Enterprises have limited visibility of the risks associated when business processes are attacked. The typical security focus is to ensure that devices do not get hacked into. Cybercriminals will take full advantage of this delayed realization.

Security technologies like application control can lock down access to mission-critical terminals while endpoint protection must be able to detect malicious lateral movement. Strong policies and practices regarding social engineering must be part of an organization’s culture as well.

Adobe outpaced Microsoft for the first time in 2016 in terms of vulnerability discoveries. Among the vulnerabilities disclosed through the Zero-Day Initiative (ZDI) so far in 2016 were 135 vulnerabilities in Adobe products and 76 in Microsoft’s. 2016 was also the single-biggest year for Apple in terms of vulnerability as 50 vulnerabilities were disclosed as of November, up from 25 the previous year.

Trend Micro predicts that more software flaws will be discovered in Adobe and Apple products in addition to Microsoft’s.
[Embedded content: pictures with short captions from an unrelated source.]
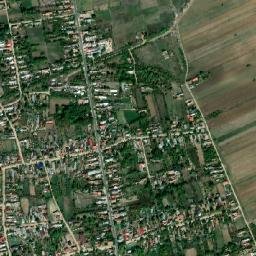 Orbeasca de Sus map(satellite map)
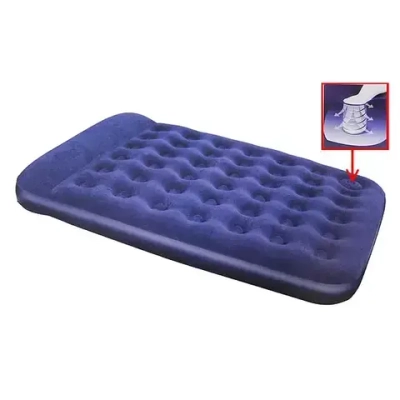 Матрас надувной Air Mattress Twin,188*99*28 см,встроенный ножной насос,Bestway (67224)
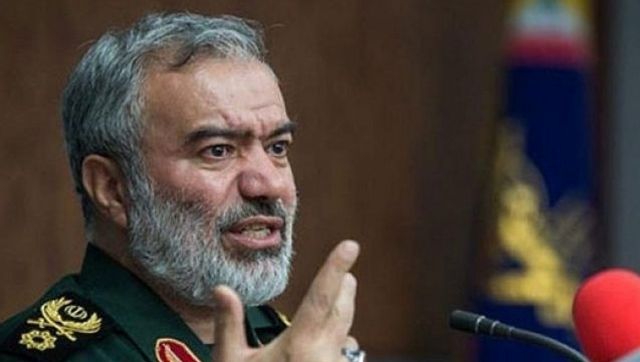 If it's necessary, we will strike Israel's Haifa without hesitation, warns Iranian commander If it's necessary, we will strike Israel's Haifa without hesitation, warns Iranian commander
Apart from the fact that Microsoft’s PC shipments have been declining in recent years as more users opt for smartphones and professional-level tablets instead, the vendor’s security mitigations and improvements will also make it more difficult for attackers to find more vulnerabilities in its operating system.

The discovery of Adobe vulnerabilities will invariably lead to the development of exploits that can then be integrated into exploit kits. Exploit kits will continue to be part of the threat landscape, but cybercriminals may find even more use for them apart from delivering ransomware. Exploit kit usage dwindled after the arrest of the Angler Exploit Kit creator, but as with BlackHole and Nuclear, other exploit kits will simply take over.